4.7. Visualization Analysis
As shown in
Figure 14, the top row illustrates the detection results of the baseline YOLOv8n model, while the bottom row displays the results from the model enhanced with both the C2f-CGLU-ConvFormer and LSCDH modules. The comparison demonstrates the enhanced recognition capability of the proposed model. When applied to the same input image, the improved model not only exhibits higher confidence scores compared to the baseline model but also successfully identifies defect targets, such as insulator faults, which are missed by the baseline.
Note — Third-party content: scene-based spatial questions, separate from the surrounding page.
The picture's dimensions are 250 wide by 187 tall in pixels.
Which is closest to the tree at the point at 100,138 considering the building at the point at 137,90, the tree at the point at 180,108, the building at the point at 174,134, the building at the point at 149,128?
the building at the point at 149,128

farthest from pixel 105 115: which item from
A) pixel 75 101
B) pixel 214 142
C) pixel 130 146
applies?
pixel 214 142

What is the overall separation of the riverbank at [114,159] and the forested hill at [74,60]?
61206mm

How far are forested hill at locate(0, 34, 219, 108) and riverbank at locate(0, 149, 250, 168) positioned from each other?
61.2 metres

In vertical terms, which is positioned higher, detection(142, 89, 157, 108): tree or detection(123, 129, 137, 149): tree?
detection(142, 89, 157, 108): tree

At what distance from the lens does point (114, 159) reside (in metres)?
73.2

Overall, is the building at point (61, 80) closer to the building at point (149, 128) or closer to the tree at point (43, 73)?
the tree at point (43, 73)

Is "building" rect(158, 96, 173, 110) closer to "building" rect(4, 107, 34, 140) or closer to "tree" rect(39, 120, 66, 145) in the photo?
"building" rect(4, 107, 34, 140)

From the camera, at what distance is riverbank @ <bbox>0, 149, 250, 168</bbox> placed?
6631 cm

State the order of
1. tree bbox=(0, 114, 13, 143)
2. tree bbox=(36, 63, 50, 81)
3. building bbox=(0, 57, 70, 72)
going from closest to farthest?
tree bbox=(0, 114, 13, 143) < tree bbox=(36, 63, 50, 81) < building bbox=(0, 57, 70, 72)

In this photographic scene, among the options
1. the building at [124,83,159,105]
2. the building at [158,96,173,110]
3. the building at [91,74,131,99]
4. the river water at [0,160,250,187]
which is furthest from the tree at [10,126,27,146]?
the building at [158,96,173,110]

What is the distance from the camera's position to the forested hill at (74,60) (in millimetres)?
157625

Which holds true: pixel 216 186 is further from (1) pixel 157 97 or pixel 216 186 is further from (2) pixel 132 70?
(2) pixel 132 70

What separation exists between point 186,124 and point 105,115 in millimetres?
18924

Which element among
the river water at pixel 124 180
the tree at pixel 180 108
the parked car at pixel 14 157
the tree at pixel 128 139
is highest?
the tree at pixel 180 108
This highlights the effectiveness of the combined modules in improving detection accuracy, especially for subtle or small-scale foreign objects.
As shown in
Figure 15, the attention regions generated by the baseline YOLOv8n model are relatively dispersed, with unclear target boundaries and unintended activation in background areas. This indicates the model’s insufficient feature extraction capability, particularly when dealing with small objects or cluttered backgrounds. In contrast, the improved SCL-YOLOv8 model demonstrates a stronger ability to accurately focus on key target regions across diverse scenes. It effectively suppresses background interference and exhibits enhanced robustness and localization accuracy, especially in detecting foreign objects and insulators.
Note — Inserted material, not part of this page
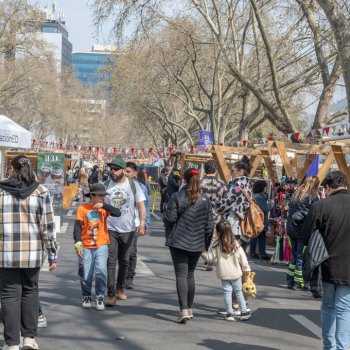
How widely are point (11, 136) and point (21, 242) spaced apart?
935 cm

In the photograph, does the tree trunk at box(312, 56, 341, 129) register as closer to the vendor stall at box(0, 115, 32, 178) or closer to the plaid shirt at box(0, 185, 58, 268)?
the vendor stall at box(0, 115, 32, 178)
Comparing the inference results of YOLOv3-Tiny, YOLOv5n, YOLOv6n, YOLOv8n, and SCL-YOLOv8, the performance of SCL-YOLOv8 is superior in terms of accuracy for transmission line foreign object detection, as shown in
Figure 16.
5. Conclusions and Future Work
In this paper, we propose SCL-YOLOv8, a lightweight power line foreign object detection model based on an optimized YOLOv8n framework. This model incorporates three key innovations—StarNet, which replaces CSPDarknet53 with star operations for more efficient feature extraction, CGLU-ConvFormer, which enhances sensitivity to small objects through gated convolutions, and LSCDH, which achieves multi-scale fusion via shared convolutions and group normalization. These advancements allow the model to maintain a mAP@0.5 of 94.2% while simultaneously reducing the number of parameters, FLOPs, and model size by 56.8%, 45.7%, and 50%, respectively. These improvements enable real-time deployment on drones (123.8 FPS) without sacrificing accuracy.
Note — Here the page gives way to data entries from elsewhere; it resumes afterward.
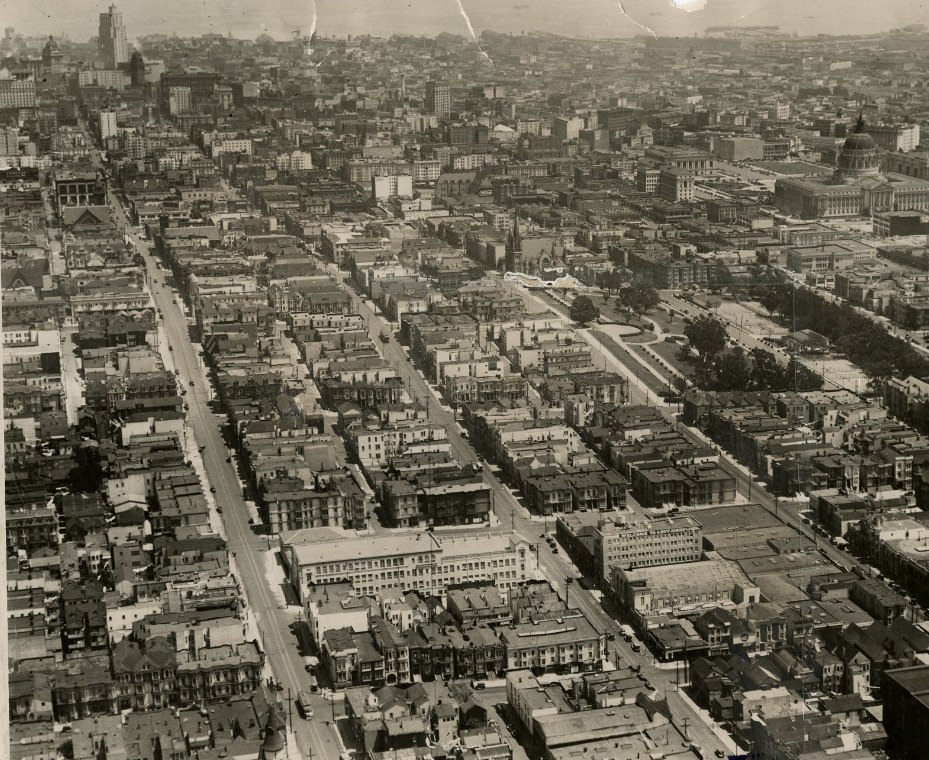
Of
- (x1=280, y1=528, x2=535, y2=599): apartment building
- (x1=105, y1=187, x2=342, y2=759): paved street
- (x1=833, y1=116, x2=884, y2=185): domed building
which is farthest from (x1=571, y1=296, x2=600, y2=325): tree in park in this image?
(x1=833, y1=116, x2=884, y2=185): domed building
In future work, we will focus on optimizing small object detection by designing more efficient multi-scale feature fusion strategies to address the issue of missed detections for small targets in high-resolution images captured by UAVs. We will enhance the model’s focus capability on small objects and employ relevant techniques to generate training data under extreme scenarios (e.g., dense occlusions, harsh weather conditions), thereby improving the model’s generalizability. These improvements are expected further to expand the applicability and value of the proposed method. Such efforts represent critical steps toward achieving fully automated foreign object detection in power transmission lines.